Immediately following the ensemble was the USF Jazztet, a seven-piece group that will perform at jazz festivals in Europe this summer. Around 3 p.m., Chuck Owen and the Jazz Surge took to the stage, representing the local jazz scene, as well as the university.
“A lot of people may not know it, but Chuck Owen is a professor of jazz studies right here at USF,” Devitt said. “His group already has CDs out and has been recognized on the national jazz scene.”
The Mike MacArthur Group, a popular local group that has played at various venues across the nation, was the last of the performers.
Another new element for 2003 was the addition of an artist exhibition area. Artists from the university and community displayed their art on campus. While the sale of art was prohibited on campus due to licensing restrictions, it was a good opportunity for the artists to make contacts and get some opinions on their pieces, Devitt said.

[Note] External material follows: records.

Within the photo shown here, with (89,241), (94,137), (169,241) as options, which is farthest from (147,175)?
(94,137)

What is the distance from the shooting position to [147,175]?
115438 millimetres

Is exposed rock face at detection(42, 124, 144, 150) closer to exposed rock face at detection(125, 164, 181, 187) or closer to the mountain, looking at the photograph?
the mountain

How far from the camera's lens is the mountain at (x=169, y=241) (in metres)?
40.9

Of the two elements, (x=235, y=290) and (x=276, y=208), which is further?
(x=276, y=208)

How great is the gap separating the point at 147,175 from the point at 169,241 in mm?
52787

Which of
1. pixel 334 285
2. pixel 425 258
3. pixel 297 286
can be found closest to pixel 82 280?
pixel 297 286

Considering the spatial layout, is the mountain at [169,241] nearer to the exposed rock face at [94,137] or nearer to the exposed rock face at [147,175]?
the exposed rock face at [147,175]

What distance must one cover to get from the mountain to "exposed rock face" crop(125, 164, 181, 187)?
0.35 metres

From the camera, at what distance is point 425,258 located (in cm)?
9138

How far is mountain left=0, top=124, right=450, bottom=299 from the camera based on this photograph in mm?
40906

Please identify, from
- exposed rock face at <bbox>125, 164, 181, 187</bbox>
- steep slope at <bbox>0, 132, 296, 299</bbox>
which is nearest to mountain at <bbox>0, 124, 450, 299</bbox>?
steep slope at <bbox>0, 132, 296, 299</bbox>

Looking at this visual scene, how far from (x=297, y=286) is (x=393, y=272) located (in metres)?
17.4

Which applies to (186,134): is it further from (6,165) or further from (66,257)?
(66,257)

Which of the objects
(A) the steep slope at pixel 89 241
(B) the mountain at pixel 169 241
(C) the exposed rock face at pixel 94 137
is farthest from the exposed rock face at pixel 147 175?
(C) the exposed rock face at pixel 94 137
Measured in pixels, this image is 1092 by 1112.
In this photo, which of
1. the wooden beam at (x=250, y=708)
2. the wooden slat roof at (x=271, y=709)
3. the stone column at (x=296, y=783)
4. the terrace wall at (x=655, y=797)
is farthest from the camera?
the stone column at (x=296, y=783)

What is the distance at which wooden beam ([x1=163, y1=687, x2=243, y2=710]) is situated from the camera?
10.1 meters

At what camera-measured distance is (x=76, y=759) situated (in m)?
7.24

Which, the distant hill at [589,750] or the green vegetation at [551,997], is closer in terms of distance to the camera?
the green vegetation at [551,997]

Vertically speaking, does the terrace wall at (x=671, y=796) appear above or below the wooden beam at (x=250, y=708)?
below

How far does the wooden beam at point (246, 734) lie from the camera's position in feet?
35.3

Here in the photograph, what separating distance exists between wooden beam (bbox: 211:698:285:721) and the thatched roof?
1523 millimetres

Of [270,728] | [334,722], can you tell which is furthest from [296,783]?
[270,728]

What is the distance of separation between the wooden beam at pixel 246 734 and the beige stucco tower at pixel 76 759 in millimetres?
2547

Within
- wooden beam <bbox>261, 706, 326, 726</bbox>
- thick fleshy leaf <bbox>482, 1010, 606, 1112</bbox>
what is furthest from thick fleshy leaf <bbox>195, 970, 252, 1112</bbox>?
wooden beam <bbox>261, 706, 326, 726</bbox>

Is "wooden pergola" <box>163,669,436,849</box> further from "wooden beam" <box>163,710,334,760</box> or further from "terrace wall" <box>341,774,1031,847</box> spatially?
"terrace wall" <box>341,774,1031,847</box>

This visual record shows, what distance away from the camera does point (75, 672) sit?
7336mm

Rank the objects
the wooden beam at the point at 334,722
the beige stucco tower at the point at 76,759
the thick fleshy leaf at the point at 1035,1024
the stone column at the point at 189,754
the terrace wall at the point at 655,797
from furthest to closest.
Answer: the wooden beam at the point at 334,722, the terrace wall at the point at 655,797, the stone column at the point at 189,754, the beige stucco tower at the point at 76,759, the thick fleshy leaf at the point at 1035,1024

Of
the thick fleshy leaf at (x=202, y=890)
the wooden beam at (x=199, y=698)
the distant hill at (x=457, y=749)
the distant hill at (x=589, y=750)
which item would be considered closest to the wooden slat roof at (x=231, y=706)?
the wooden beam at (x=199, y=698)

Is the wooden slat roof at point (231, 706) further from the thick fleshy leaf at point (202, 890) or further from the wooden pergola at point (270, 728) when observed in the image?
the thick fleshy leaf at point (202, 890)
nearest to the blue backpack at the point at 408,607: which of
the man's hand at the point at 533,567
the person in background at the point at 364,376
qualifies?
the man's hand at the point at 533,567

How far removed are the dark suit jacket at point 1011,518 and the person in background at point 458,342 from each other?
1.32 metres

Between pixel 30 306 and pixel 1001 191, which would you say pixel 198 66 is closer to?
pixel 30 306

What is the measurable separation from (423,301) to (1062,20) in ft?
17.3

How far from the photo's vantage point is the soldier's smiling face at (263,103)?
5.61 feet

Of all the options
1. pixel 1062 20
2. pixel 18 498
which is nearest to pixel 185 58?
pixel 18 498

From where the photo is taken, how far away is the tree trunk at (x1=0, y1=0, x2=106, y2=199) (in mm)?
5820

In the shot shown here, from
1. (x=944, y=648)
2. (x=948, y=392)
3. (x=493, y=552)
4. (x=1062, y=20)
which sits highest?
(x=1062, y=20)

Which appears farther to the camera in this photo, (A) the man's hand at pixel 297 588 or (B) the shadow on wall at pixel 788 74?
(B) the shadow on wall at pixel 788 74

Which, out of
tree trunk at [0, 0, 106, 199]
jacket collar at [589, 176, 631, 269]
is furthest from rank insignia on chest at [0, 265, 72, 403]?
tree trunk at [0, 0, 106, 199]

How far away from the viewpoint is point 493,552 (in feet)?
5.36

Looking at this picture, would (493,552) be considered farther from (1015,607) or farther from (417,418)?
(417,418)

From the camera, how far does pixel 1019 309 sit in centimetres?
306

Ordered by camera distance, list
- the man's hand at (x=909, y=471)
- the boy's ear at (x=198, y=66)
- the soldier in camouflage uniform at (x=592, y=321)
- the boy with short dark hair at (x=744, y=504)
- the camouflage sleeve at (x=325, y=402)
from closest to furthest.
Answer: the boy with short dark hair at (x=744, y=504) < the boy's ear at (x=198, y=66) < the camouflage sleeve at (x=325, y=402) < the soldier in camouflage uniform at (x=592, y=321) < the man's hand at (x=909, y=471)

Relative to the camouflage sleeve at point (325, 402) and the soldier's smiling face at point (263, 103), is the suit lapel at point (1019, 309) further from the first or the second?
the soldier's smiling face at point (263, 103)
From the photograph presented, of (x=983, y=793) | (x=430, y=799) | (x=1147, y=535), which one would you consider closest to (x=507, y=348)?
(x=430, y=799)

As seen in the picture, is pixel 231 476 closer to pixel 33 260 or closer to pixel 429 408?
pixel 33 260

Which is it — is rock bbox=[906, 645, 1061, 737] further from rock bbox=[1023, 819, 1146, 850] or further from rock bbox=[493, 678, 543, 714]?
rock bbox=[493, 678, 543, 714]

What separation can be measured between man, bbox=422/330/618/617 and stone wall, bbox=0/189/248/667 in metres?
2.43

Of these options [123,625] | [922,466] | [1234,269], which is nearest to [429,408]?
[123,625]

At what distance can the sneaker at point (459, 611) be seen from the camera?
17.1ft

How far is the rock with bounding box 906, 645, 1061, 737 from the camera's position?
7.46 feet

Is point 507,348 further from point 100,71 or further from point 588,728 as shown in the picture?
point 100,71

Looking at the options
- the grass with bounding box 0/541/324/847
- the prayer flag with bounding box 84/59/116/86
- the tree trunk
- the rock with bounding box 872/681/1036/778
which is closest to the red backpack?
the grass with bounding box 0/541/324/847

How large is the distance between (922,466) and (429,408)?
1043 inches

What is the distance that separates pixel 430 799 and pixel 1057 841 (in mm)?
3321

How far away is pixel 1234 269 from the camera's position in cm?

“I’ve been in competitions, but I’ve never just displayed my work before,” David Lawson, a senior majoring in studio art, said. “I want to get some feedback from people and make sure my friends aren’t just blowing smoke up my a– when they tell me they like my stuff.”
As for next year’s event, Devitt said he wants to have more artists’ displays and the ability to let the artists sell their work. He also said he hopes to book a big name in the jazz scene to not only perform but also offer a clinic. Devitt’s main goal, however, is to boost attendance by increasing the student body’s awareness of the talent USF has to offer.
“By appreciating and endorsing the arts at USF as a treasure, we will begin to move beyond the tarnished past, reconcile and embrace diversity and glow with the promise of a creative future,” Devitt said.